Some color wheels expand on this and include the tertiary colors (made by combining a primary and secondary color). These include red, red-orange, orange, yellow-orange, yellow, yellow-green, green, blue-green, blue, blue-violet, violet, and red-violet.
The purpose of the color wheel is to clearly illustrate the way in which the colors relate to one another. When colors are opposite one another on the color wheel, they are complementary colors. Complementary colors placed side by side will intensify the appearance of both colors, yet when any two complementary colors are combined in the proper proportion (as when applying hair color for color correction), they neutralize each other.
Analogous colors are those that are adjacent on the color wheel. Depending on the depth of the color wheel in question, you may be looking at comparing a primary color with its neighboring secondary color, or looking at very subtle shades as you get into fourth and fifth generation color combinations.

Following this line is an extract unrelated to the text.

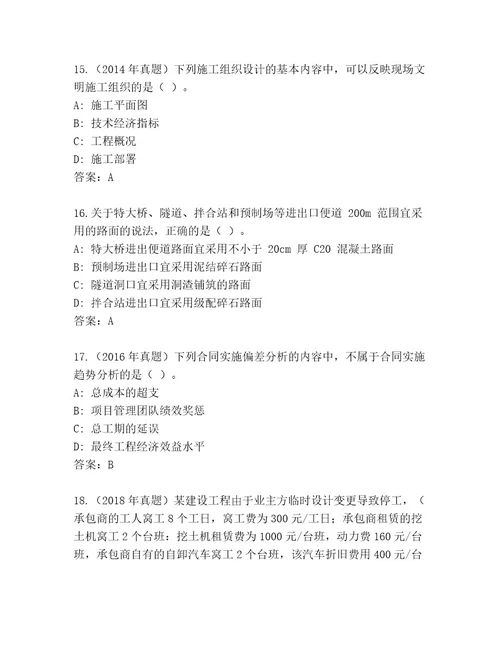 20232024年国家二级建造师考试题库（原创题）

Analogous colors are generally compatible and can be made different by the lightness or darkness of the shade. Paired in comparison situations, analogous pairs coordinate well together. In blending analogous colors (such as in hair color) you can use an analogous color to intensify the hue of the hair's existing color.
The last color relationship we'll look at is monochromatic colors. This refers to colors that are all the same base color but of different hue and value. In comparative situations (such as in fashion and interior decor) monochromatic colors can add a sense of sophistication to the look. In combinatorial settings like hair coloring, using light, medium, and dark shades of a particular base color can create very flattering dimensional color effects.
The Color Wheel as it Pertains to Hair
When we look at hair color, the values of the traditional color wheel are too limited to explain the scope of the colors available. To more accurately represent the color, we need to add in the dimension of light level as part of the color wheel. The lightness level of a hair color is important in its classification in the three basic groups: blonde, brunette, and redhead.
Our hair color wheel utilizes the standard primary and secondary colors, as well as their tertiary combinations, but these base colors are overlaid on a gradient scale (from one to ten) of lightness levels. One is absolute darkest (black), and ten is lightest blonde. The base colors present overlaying the lightness levels help to demonstrate how to differentiate the myriad hair colors available.